Find each line in the rows below that contains the word "farthest", and copy those lines.
### Supplied records ###
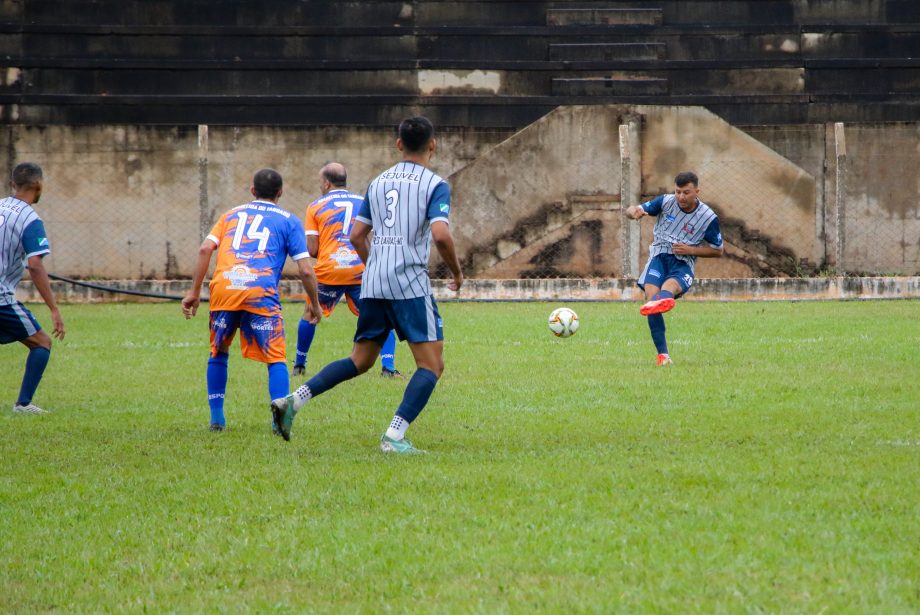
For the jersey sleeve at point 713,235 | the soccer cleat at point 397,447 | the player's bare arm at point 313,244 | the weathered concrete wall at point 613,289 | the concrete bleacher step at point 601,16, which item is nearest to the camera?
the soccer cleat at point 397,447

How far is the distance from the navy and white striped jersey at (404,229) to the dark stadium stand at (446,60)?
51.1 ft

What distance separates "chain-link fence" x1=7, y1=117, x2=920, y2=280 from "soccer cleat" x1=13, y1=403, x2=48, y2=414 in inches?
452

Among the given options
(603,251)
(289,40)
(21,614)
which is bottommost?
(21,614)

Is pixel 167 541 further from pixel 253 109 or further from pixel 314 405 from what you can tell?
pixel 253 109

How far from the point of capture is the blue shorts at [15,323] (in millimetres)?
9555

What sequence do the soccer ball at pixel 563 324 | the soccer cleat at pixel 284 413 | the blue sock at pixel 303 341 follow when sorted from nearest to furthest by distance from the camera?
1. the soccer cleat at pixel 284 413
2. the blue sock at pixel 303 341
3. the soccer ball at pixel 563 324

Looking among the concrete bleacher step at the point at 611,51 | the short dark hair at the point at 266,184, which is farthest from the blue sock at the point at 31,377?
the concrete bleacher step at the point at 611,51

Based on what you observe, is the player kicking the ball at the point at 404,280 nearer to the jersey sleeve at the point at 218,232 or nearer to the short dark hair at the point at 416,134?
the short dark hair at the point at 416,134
###
### Supplied records ###
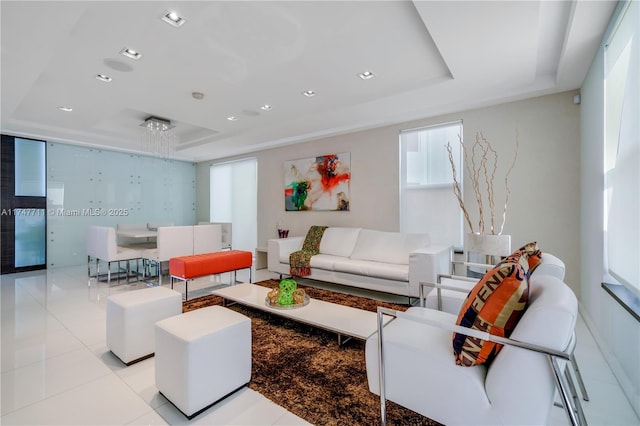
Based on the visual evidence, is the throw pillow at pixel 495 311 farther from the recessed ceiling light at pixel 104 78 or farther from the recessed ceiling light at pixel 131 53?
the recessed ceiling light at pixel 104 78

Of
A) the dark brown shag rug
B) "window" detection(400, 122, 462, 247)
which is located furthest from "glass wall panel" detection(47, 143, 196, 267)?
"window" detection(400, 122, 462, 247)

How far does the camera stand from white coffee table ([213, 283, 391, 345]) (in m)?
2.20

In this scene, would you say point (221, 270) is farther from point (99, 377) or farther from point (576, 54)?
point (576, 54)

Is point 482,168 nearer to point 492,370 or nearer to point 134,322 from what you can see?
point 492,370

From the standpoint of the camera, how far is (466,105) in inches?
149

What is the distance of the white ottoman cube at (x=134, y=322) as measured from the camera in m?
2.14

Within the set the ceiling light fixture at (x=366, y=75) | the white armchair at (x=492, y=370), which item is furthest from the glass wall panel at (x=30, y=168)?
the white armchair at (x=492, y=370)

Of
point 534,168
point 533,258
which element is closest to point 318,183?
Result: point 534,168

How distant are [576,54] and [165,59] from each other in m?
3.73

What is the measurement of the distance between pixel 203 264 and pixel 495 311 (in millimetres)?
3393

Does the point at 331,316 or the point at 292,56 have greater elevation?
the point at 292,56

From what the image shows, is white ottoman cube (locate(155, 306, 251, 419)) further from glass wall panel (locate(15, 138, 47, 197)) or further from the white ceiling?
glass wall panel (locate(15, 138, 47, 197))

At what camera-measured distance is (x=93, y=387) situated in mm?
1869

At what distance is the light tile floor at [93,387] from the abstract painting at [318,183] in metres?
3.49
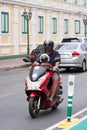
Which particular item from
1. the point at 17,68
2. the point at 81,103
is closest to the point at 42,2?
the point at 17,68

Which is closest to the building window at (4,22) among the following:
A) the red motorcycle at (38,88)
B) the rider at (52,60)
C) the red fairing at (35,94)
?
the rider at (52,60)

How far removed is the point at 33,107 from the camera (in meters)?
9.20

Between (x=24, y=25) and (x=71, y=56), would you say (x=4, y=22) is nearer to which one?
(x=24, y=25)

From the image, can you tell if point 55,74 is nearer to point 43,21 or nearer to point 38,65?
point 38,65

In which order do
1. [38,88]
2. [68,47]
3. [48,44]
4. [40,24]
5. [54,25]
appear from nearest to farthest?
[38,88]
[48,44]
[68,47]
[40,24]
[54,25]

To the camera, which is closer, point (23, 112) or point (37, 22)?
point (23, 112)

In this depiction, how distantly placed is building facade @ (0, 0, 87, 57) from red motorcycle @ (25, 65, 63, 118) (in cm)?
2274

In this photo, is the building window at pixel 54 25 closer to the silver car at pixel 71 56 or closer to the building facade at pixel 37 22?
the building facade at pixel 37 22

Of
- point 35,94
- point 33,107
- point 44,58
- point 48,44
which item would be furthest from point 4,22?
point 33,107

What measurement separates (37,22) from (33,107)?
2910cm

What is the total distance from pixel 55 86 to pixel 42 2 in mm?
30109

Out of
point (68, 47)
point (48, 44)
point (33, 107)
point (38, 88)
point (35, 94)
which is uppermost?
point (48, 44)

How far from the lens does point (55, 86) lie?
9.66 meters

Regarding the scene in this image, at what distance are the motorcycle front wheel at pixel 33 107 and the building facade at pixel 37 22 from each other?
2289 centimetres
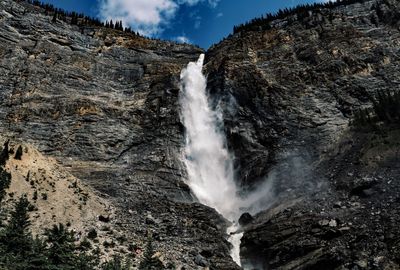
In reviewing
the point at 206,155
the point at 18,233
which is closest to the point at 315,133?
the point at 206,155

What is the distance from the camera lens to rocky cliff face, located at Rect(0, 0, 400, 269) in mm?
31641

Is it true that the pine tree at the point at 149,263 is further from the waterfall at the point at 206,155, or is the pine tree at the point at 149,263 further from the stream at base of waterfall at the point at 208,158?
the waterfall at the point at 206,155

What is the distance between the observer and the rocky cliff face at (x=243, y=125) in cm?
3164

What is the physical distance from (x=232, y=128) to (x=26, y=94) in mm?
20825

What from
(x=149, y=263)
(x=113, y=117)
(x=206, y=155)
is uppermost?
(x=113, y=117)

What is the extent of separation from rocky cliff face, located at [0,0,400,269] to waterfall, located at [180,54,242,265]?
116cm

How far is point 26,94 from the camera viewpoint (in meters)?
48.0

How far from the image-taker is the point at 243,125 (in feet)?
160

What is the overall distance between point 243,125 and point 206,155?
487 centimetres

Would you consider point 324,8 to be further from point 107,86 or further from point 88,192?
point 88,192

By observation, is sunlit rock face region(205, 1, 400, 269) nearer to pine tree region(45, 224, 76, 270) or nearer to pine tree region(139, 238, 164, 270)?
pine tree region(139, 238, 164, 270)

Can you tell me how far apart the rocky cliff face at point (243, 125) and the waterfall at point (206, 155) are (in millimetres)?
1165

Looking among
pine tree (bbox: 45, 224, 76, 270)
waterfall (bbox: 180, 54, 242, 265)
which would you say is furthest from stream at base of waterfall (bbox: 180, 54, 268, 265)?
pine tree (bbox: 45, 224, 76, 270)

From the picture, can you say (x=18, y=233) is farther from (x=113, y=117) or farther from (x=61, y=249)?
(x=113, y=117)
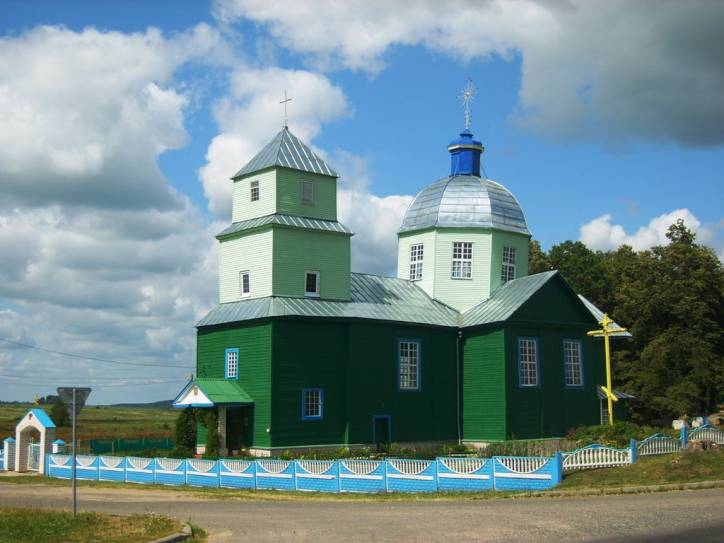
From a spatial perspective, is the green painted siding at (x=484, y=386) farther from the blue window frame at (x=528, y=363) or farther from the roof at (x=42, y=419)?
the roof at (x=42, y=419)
###
* Answer to this task
Looking among the concrete bleacher step at the point at 611,51 | the short dark hair at the point at 266,184, which is farthest from the blue sock at the point at 31,377?
appear from nearest to farthest?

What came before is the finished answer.